> _TEXT EXTRACT_:

The song’s narrator plans this and other intended homicides “leaving just you and I, everybody else can go fuck off and die.” Now THAT, Mr Gallagher, is how you write a chorus. A hilarious and simultaneously gloriously romantic idea, echoing Morrissey’s double decker bus crashing into us.

Later on there’s a bit about a jellyfish which I’m claiming as the greatest verse in any song this year but I’m not going to spoil it for you by transcribing the lyrics here. Instead here’s a photo of an indie jellyfish sporting the de rigeur polka dot.

jellyfish

“The New Adam & Eve” sounds like it should be the big hit of the summer, blasting out of every radio on every beach in the land. Sadly that won’t happen because of its insistence on repeating the word fuck every few lines. The breezy string-drenched “Sweetheart, You Should Probably Go To Sleep” also celebrates a loved-up relationship with Love calling in sick “to spend the day wrapped up in you”

Knowing how much Simon Fucking Love enjoys a good swear, the biggest surprise on the opening track “**** Is a Dirty Word” is that the 4-letter word in question is not the one you might’ve expected it to be. And it’s not that one either. Here, again, some bitter and twisted lyrics are matched with a very jaunty jolly gentle little tune before Simon gets his sweary head on again and the song becomes a much Wild-er Thing altogether.

Another song contemplates penectomy (please don’t Google that) with the jolly refrain “oh I’m thinking about cutting it off!” It’s a creepy waltz with evil laughs, hints of music-hall and slices of organ (snigger) that are very Nick-Cave-at-the-carny. It might not sound like it from that description but it’s also fucking hilarious and clearly the work of a genius. It’s called, unsurprisingly, “My Dick”

Being one of the few songs without swearing in, the song that I’ve heard on 6Music a couple of times is “Wowie Zowie”, a 60s garage-rock stomper with a “bow bow ba ba ba ba” refrain that sticks in your brain.  “You Kiss Your Mother With That Mouth?”, another inspired songtitle, trundles along in a similar vein with a bit of Bolan boogie thrown into the mix.

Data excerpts

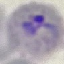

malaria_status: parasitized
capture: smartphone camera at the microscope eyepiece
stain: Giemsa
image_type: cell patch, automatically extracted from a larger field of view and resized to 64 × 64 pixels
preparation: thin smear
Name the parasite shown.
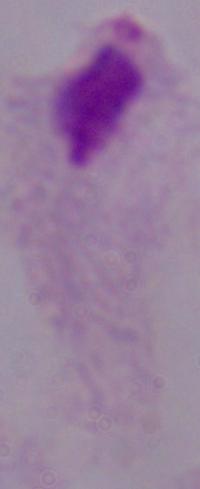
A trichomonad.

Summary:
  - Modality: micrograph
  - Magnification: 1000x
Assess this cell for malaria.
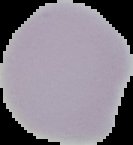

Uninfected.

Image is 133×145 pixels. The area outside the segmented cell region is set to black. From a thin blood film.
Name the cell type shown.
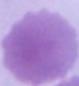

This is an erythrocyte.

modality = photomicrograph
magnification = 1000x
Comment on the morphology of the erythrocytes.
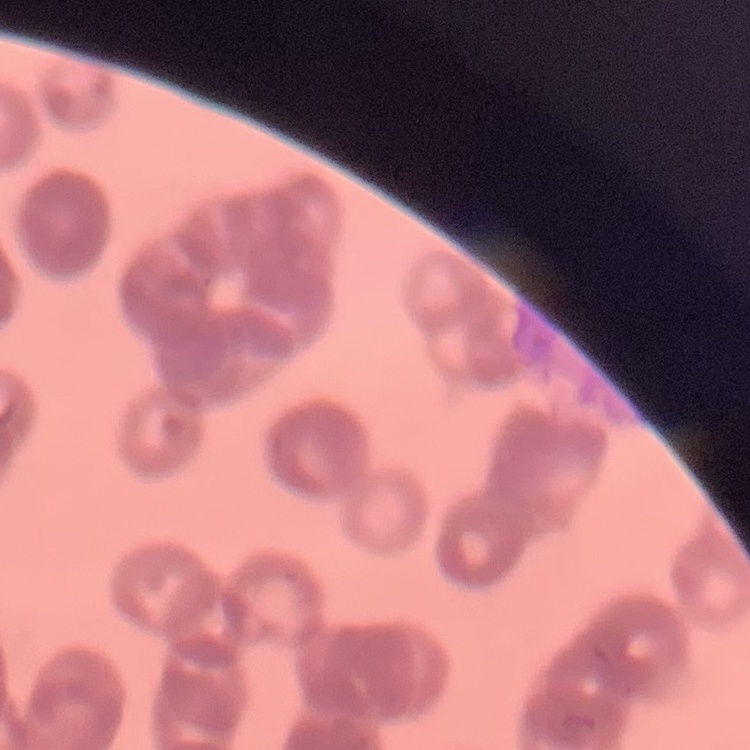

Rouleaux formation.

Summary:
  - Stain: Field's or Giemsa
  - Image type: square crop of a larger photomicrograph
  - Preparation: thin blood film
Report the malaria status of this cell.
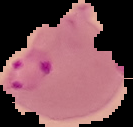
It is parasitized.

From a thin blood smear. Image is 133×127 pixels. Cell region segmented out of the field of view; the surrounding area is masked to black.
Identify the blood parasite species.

> _TASKS FOR THIS EXERCISE_:
A - Please reproduce the passage of the song review starting with "Being one of" and going on through "into the mix.".
B - Locate each line in the entries that contains the string "segmented", matching case, and copy those lines.

> _OUTPUTS IN ORDER_:
A -
Being one of the few songs without swearing in, the song that I’ve heard on 6Music a couple of times is “Wowie Zowie”, a 60s garage-rock stomper with a “bow bow ba ba ba ba” refrain that sticks in your brain.  “You Kiss Your Mother With That Mouth?”, another inspired songtitle, trundles along in a similar vein with a bit of Bolan boogie thrown into the mix.

B -
Image is 133×145 pixels. The area outside the segmented cell region is set to black. From a thin blood film.
From a thin blood smear. Image is 133×127 pixels. Cell region segmented out of the field of view; the surrounding area is masked to black.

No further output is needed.